=== Your instructions ===
Reproduce the lines from the line with "What ordering of" through the line with "10681 centimetres", both of those lines included, and leave the pictures out.

Spatial question entries:
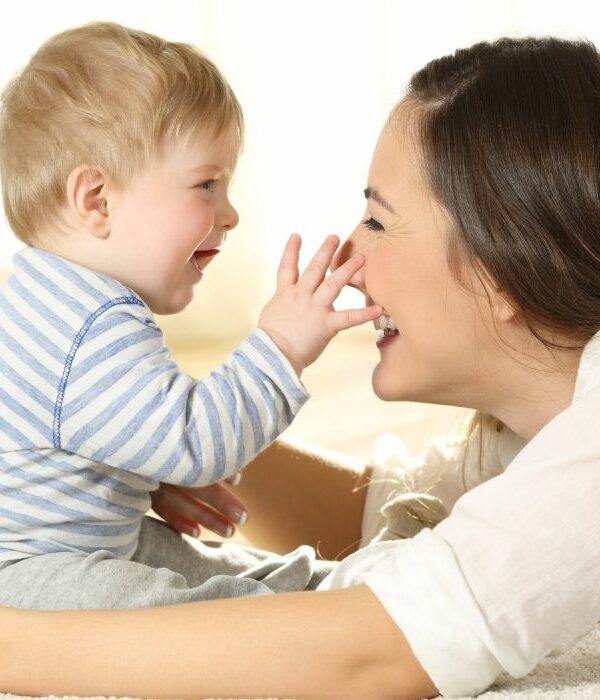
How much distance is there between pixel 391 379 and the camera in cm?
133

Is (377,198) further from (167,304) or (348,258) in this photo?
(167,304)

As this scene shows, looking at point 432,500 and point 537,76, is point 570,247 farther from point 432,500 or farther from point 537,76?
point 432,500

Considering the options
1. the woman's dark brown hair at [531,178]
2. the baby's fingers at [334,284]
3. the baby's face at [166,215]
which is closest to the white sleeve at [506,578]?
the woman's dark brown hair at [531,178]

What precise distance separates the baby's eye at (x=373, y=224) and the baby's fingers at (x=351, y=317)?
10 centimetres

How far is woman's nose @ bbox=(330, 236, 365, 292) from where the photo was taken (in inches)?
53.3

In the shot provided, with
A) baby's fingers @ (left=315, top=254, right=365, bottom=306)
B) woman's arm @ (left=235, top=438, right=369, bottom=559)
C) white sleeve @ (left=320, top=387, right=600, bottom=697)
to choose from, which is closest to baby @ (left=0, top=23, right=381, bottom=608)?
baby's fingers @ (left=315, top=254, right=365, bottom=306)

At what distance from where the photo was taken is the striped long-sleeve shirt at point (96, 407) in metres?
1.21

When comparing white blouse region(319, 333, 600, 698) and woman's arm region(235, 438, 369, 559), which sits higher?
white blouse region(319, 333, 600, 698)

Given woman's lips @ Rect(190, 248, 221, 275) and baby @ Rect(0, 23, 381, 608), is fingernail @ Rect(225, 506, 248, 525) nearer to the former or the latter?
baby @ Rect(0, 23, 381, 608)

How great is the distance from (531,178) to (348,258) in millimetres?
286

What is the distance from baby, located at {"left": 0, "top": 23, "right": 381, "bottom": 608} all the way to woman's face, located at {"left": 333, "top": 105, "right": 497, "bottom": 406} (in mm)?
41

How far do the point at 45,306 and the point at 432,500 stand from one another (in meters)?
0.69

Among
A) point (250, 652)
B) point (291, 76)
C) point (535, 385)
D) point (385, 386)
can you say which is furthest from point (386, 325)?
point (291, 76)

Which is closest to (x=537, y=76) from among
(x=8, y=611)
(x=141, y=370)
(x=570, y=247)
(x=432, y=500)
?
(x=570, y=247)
==
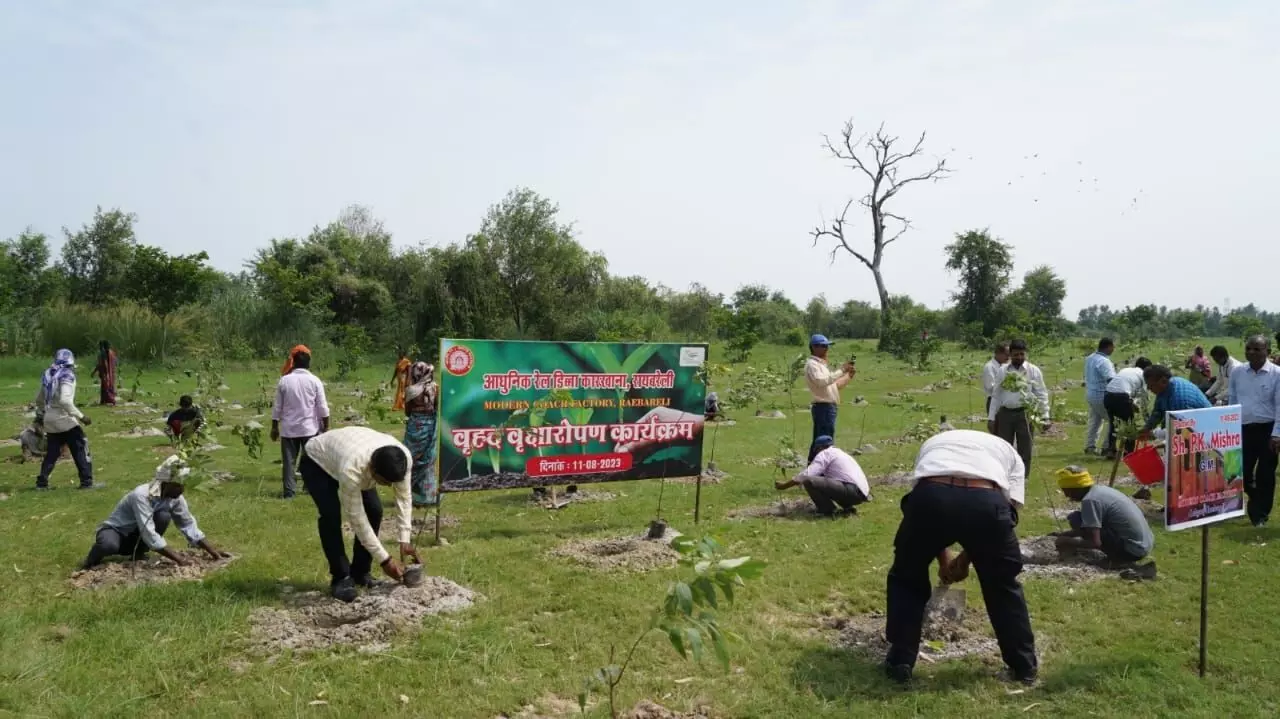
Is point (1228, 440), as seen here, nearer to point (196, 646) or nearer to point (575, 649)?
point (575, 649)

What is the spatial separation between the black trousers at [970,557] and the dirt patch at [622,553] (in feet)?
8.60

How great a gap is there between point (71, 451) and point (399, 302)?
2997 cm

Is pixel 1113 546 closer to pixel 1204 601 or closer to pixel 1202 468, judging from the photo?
* * *
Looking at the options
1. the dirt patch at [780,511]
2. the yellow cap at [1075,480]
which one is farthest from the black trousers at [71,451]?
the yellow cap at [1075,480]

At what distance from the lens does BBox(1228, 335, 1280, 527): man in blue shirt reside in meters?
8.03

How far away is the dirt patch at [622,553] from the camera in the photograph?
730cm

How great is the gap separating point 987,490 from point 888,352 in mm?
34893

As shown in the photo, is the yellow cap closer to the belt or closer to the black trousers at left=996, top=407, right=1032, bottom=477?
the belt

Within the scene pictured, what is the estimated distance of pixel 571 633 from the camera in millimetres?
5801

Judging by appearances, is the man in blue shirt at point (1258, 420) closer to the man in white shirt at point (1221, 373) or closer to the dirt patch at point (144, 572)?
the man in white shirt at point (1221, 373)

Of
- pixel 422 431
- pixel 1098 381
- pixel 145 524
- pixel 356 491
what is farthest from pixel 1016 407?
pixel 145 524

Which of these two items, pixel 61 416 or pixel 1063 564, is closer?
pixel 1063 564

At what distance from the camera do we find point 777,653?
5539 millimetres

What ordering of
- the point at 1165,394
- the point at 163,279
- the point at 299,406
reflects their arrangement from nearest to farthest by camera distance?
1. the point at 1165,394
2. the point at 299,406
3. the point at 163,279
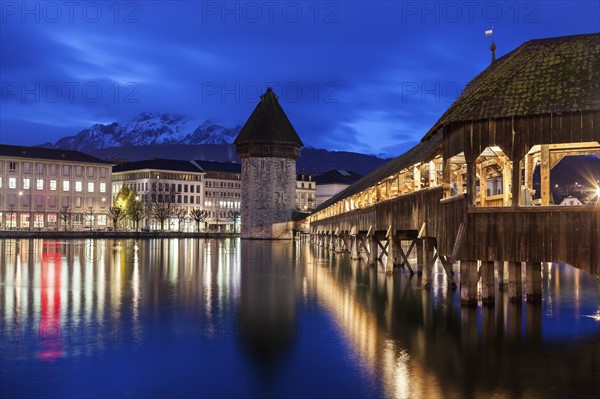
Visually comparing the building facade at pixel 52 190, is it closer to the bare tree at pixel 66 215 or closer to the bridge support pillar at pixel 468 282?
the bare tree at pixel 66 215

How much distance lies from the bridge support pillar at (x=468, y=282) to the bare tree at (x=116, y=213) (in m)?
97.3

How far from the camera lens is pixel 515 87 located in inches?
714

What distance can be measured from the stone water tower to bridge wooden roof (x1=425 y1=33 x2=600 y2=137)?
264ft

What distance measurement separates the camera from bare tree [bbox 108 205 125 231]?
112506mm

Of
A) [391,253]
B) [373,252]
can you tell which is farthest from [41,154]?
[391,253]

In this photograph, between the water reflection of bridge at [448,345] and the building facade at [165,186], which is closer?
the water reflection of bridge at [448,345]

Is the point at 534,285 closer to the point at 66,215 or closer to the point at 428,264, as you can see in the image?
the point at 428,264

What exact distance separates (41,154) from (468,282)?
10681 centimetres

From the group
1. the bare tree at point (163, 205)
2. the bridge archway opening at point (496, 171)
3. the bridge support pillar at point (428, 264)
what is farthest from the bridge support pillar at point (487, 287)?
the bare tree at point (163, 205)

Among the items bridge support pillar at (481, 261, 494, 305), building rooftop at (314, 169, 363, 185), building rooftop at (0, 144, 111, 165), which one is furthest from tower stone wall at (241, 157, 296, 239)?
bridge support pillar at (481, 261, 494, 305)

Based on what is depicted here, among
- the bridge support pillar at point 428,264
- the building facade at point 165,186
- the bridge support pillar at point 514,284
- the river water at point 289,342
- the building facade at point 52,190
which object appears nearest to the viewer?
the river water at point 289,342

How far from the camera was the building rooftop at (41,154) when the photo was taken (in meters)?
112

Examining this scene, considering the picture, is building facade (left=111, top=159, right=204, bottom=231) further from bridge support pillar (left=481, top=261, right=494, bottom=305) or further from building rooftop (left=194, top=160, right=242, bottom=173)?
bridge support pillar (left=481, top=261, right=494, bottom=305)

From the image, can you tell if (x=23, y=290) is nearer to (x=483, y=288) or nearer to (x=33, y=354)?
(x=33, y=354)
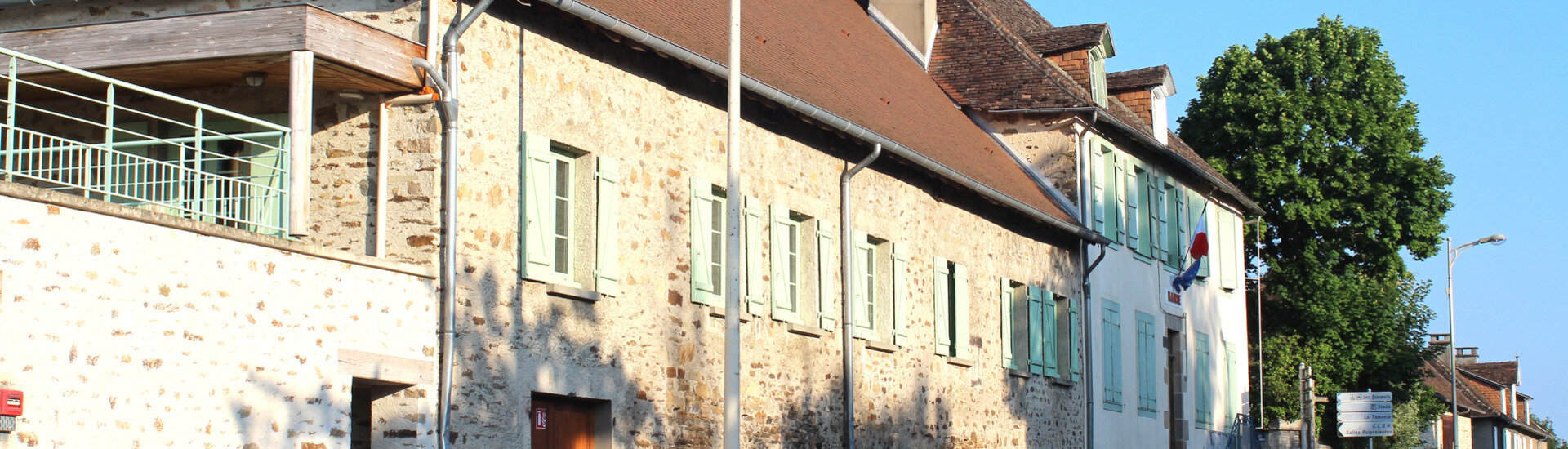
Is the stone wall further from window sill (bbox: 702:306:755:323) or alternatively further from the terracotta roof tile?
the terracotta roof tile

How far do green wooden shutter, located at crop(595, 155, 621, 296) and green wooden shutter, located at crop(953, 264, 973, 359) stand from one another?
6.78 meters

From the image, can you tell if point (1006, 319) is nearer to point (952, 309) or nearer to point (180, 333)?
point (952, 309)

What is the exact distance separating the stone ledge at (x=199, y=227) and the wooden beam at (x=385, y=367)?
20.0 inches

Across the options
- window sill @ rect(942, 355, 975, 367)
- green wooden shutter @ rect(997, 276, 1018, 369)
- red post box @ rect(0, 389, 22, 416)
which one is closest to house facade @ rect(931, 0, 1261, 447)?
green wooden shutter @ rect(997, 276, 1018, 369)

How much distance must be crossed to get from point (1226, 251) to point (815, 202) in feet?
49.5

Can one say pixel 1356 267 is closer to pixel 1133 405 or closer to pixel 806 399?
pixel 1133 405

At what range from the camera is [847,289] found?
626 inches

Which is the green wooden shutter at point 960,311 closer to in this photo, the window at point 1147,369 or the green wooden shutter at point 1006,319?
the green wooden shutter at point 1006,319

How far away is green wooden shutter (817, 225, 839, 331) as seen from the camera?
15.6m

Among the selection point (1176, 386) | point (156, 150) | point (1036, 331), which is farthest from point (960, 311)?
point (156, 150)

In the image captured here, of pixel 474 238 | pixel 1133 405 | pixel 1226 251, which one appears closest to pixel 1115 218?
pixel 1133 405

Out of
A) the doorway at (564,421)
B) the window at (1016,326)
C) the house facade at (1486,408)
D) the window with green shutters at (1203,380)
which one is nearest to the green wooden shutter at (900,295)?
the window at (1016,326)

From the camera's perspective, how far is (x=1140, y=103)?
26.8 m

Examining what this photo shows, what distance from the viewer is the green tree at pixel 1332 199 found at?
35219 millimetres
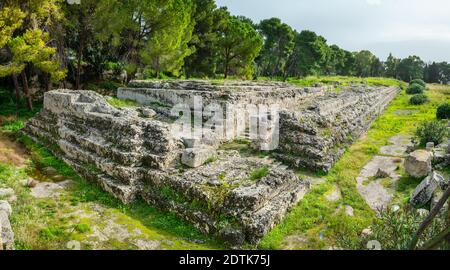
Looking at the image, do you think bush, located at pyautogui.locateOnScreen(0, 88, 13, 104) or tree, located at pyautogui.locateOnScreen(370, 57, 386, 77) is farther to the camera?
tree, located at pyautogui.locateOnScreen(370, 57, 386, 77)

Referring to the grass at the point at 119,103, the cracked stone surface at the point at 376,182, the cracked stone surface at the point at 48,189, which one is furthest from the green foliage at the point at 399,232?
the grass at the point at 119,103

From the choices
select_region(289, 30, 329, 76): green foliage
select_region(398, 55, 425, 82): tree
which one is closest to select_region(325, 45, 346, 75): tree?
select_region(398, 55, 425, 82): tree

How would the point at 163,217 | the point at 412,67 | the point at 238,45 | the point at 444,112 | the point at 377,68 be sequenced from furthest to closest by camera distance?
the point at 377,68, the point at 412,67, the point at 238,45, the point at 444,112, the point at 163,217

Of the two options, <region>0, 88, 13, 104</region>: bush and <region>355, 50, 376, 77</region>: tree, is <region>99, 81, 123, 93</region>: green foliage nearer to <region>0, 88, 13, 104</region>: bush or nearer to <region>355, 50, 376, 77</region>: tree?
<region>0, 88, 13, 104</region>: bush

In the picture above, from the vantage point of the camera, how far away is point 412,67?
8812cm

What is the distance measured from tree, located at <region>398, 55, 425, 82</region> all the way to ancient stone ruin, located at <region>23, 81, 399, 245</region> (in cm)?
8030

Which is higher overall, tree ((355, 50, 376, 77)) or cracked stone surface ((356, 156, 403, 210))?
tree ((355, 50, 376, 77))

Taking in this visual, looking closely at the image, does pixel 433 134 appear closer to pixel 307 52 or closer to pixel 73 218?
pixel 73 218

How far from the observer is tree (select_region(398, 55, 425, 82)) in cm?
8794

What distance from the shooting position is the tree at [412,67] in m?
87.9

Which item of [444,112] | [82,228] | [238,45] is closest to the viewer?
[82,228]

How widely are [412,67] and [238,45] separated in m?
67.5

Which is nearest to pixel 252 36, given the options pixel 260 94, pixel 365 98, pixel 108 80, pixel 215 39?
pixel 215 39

=== Task output ===
What ordering of
- the point at 1165,394
- the point at 163,279
- the point at 299,406
reflects their arrangement from nearest to farthest by camera distance?
1. the point at 1165,394
2. the point at 299,406
3. the point at 163,279
Visually comparing the building facade at pixel 52 190, is it closer to the bare tree at pixel 66 215 or closer to the bridge support pillar at pixel 468 282?
the bare tree at pixel 66 215

How much distance lies from the bridge support pillar at (x=468, y=282) to the bare tree at (x=116, y=213) (in m)?
97.3

How far from the camera lens is pixel 515 87 located in inches?
714

What distance can be measured from the stone water tower to bridge wooden roof (x1=425 y1=33 x2=600 y2=137)?
264ft

What distance measurement separates the camera from bare tree [bbox 108 205 125 231]?
112506mm

Of
A) [391,253]
B) [373,252]
can you tell which is farthest from [41,154]?
[391,253]

In this photograph, between the water reflection of bridge at [448,345] and the building facade at [165,186], which is closer?
the water reflection of bridge at [448,345]

Is the point at 534,285 closer to the point at 66,215 or closer to the point at 428,264, as you can see in the image?
the point at 428,264

What exact distance separates (41,154) from (468,282)?
10681 centimetres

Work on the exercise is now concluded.